Influential Kuala Lumpur gallery owner, Valentine Willie, has joined Borobodur auctions to unite the market of Southeast Asia. Their first Singapore sale is in October

By Anna Somers Cocks | Posted 19 July 2007 
Borobodur auctions, active in Indonesia with three to four auctions a year, is to hold its first sale in Singapore this October. They have employed Valentine Willie (53), already well known in the Region for having created one of the most influential contemporary art galleries in Southeast Asia, in Kuala Lumpur. This English-educated ­former lawyer, speaking to The Art Newspaper, says that Borobodur intends to put together sales specifically for contemporary Southeast Asia, “to connect up the dots” in an area consisting of ten nations, 500m to 600m ­people and huge religious diversity, from the Catholic Philippines to Muslim Indonesia to Buddhist Thailand.

There is a distinct Southeast Asian contemporary art, he says, which he defines as post-colonial and by indigenous artists, even if deceased. The auctions will be divided into figurative, new media (photography, video, installation) and abstract, whether Western-inspired or emerging out of local, particularly Islamic, traditions: “We want to encourage a bigger market, with all countries looking at all other countries. There are similar themes everywhere: urbanisation, the transition to democracy, the colonial hangover.”

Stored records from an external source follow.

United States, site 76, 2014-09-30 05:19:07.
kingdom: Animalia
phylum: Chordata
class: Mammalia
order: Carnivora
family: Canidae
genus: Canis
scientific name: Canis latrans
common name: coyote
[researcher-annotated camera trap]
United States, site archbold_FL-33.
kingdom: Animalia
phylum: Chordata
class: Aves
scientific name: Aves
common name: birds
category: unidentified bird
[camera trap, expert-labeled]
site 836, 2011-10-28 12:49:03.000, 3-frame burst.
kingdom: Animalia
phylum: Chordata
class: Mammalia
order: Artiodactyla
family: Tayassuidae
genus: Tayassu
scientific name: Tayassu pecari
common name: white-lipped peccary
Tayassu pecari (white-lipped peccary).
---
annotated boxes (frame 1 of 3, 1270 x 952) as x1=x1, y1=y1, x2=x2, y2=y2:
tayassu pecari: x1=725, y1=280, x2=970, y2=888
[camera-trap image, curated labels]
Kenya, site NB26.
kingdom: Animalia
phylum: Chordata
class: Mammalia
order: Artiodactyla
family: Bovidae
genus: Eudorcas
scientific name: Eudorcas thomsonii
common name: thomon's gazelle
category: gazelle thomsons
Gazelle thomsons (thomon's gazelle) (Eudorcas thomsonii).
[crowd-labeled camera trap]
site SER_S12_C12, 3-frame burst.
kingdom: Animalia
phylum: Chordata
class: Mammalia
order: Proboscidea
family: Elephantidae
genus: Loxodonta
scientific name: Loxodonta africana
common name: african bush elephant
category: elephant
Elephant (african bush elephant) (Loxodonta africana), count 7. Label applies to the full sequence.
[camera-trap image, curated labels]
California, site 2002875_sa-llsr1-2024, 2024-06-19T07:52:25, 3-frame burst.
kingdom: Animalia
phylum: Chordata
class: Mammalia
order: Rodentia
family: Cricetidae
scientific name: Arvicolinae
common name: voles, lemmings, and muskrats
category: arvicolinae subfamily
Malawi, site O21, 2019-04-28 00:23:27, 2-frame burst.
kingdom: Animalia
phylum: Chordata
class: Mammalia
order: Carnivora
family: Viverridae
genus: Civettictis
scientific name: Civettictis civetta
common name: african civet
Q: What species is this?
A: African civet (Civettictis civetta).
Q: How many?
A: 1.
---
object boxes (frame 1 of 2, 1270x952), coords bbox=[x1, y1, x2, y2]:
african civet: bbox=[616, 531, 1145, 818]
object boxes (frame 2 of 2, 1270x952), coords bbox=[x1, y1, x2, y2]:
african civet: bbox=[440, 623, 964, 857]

Collecting is developed to a varying degree in the Region, he says, the strongest tradition being in the Philippines because of its Spanish colonial ­history and its church art. Indonesia comes a close second because of the Dutch influence. But people buy art only when they already have everything else—the house, the Mercedes and the jewels—and artists struggle as elsewhere in the world, teaching, doing a bit of graphic design. He estimates that both the Philippines and Indonesia have about 5,000 artists; Malaysia, 300-500; Thailand, 1,000 or so. There are cultural oddities: Hanoi has more galleries than Thailand; Malaysia and Singapore are put together despite there being no internal ­market; and the buyers are all foreigners.

Asked why Borobodur has chosen Singapore, Mr Willie explains that, while the city is far from being a hotspot of creativity, its government is happy for art to come to it from the outside, as shown by its 2006 Biennale. Above all, Singapore has the infrastructure and everyone from the Region does their banking there. A gap has been left with Christie’s moving to Hong Kong, and Sotheby’s may also leave to consolidate there, so Borobodur are being made welcome in this quintessential trading city.

As for the present market, Mr Willie says that Chinese buyers are fuelling it, their ­speculative fervour spilling over from Chinese into Southeast Asian art, and Borobodur had Chinese buyers for the first time at its May auction. As in the West, there are excess funds looking for alternative areas of investment.